## Data for the task

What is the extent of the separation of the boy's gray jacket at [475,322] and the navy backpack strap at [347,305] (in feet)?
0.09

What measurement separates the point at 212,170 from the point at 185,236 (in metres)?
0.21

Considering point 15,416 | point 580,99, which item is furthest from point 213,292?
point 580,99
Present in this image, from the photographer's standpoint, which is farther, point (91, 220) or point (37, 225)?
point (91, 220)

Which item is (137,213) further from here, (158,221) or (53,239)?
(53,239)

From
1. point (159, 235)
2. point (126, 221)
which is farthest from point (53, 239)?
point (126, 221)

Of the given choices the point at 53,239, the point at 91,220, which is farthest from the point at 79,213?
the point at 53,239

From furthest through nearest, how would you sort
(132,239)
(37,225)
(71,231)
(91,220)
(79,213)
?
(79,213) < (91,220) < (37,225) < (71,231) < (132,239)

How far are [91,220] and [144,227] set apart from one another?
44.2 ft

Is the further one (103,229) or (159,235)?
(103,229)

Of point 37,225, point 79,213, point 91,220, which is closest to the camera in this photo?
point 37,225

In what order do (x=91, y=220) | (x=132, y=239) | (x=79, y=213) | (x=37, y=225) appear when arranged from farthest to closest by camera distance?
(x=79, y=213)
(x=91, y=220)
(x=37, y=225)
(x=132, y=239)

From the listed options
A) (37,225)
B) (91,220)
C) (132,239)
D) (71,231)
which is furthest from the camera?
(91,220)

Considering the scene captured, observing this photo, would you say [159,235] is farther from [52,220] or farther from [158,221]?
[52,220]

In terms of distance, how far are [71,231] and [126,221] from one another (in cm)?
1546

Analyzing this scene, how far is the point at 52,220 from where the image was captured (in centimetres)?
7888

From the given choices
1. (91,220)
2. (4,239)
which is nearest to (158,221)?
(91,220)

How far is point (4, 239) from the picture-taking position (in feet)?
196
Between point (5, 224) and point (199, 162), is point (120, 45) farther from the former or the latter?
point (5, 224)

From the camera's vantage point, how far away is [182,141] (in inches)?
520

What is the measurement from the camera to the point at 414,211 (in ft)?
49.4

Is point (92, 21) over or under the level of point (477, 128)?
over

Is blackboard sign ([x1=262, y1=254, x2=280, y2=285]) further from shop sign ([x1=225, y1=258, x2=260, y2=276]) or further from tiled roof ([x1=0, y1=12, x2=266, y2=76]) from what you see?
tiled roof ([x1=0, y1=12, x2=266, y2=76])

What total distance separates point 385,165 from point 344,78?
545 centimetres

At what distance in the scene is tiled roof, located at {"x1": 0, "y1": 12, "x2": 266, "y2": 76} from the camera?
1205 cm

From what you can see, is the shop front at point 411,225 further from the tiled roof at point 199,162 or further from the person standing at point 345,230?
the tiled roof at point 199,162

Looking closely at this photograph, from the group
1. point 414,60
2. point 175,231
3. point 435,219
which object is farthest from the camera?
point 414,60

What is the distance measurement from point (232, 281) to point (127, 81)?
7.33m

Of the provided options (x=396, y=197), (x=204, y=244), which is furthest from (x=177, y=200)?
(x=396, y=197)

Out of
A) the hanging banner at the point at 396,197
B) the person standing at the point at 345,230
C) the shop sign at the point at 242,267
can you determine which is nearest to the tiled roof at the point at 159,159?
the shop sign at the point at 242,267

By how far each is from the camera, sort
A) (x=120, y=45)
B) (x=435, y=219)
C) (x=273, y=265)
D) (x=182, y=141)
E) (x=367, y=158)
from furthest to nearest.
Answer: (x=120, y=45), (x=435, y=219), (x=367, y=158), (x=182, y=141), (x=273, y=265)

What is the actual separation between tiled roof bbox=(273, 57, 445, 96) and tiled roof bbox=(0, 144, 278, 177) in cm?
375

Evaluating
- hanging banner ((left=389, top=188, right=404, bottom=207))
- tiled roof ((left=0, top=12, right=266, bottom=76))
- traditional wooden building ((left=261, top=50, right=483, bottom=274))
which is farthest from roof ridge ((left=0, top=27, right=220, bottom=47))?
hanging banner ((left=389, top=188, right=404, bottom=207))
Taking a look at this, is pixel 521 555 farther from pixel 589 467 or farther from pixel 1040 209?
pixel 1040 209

## Aim
Take the line that contains "What total distance" and each line after it down to the last of the records, and retype them exactly; add nothing else.

## The answer
What total distance separates point 385,165 from point 344,78?
545 centimetres

At what distance in the scene is tiled roof, located at {"x1": 0, "y1": 12, "x2": 266, "y2": 76} from the camera?
1205 cm

From what you can see, is the shop front at point 411,225 further from the tiled roof at point 199,162 or further from the person standing at point 345,230?
the tiled roof at point 199,162

Looking closely at this photograph, from the group
1. point 414,60
2. point 175,231
3. point 435,219
which object is farthest from the camera?
point 414,60

What is the distance measurement from point (232, 281) to point (127, 81)?
7.33m

Of the provided options (x=396, y=197), (x=204, y=244), which is furthest from (x=177, y=200)?
(x=396, y=197)

Out of
A) the hanging banner at the point at 396,197
B) the person standing at the point at 345,230
C) the shop sign at the point at 242,267
can you determine which is nearest to the tiled roof at the point at 159,159?
the shop sign at the point at 242,267

By how far each is from the camera, sort
A) (x=120, y=45)
B) (x=435, y=219)
C) (x=273, y=265)
D) (x=182, y=141)
E) (x=367, y=158)
from furthest to nearest.
Answer: (x=120, y=45), (x=435, y=219), (x=367, y=158), (x=182, y=141), (x=273, y=265)

What is the actual separation between tiled roof bbox=(273, 57, 445, 96) and tiled roof bbox=(0, 144, 278, 177) in cm?
375

Evaluating
- hanging banner ((left=389, top=188, right=404, bottom=207))
- tiled roof ((left=0, top=12, right=266, bottom=76))
- traditional wooden building ((left=261, top=50, right=483, bottom=274))
which is farthest from roof ridge ((left=0, top=27, right=220, bottom=47))?
hanging banner ((left=389, top=188, right=404, bottom=207))
Taking a look at this, is pixel 521 555 farther from pixel 589 467 or farther from pixel 1040 209?
pixel 1040 209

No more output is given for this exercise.